--- Material for this task ---

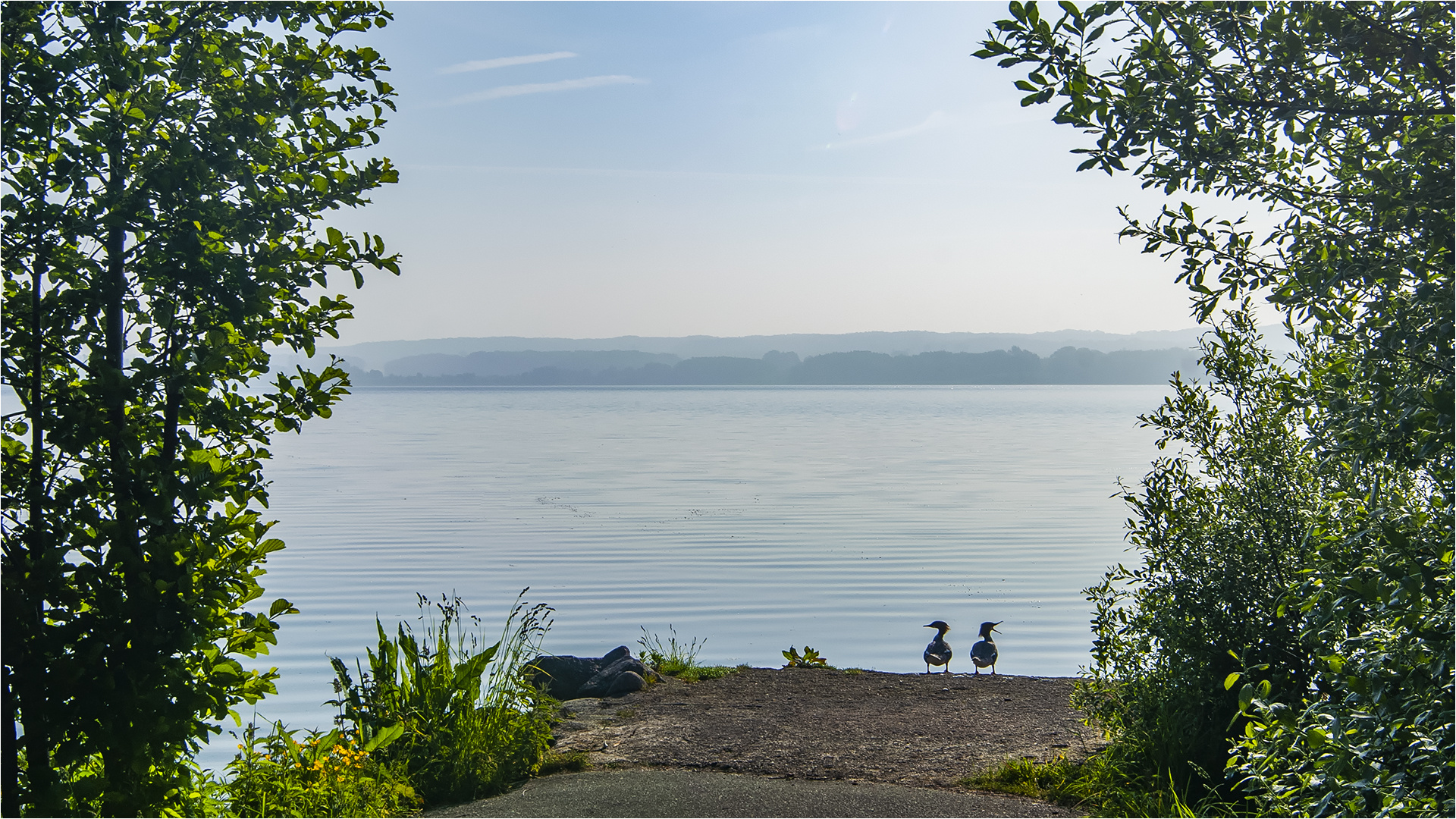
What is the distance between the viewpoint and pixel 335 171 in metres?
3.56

* * *

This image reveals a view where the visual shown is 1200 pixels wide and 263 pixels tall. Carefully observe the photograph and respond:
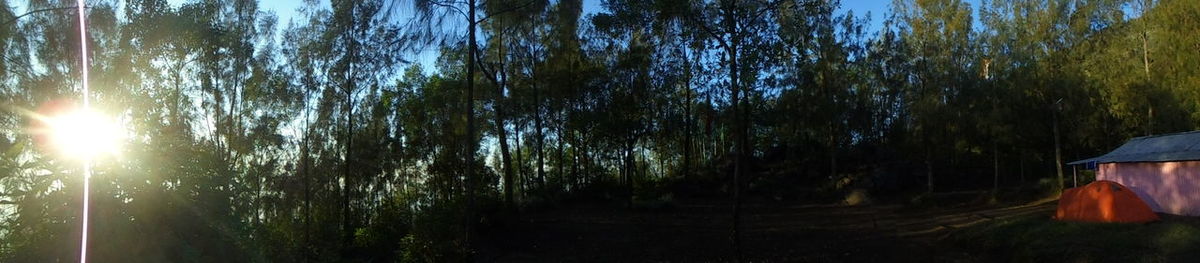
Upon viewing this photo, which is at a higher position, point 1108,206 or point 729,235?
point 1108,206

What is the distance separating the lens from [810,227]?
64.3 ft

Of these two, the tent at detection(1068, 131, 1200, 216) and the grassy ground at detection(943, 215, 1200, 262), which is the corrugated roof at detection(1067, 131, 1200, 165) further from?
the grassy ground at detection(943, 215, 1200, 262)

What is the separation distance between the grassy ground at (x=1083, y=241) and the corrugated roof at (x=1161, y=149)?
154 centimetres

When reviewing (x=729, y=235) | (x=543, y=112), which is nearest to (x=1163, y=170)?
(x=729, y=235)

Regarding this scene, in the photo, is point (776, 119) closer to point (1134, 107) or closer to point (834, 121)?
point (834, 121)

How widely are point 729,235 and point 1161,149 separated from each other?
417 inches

--- Prompt ---
Extract each line of the entries above that contains the string "detection", reproducing every such line in full.

--- Result of the task ---
Of these two, the tent at detection(1068, 131, 1200, 216) and the grassy ground at detection(943, 215, 1200, 262), which is the corrugated roof at detection(1067, 131, 1200, 165) further from?
the grassy ground at detection(943, 215, 1200, 262)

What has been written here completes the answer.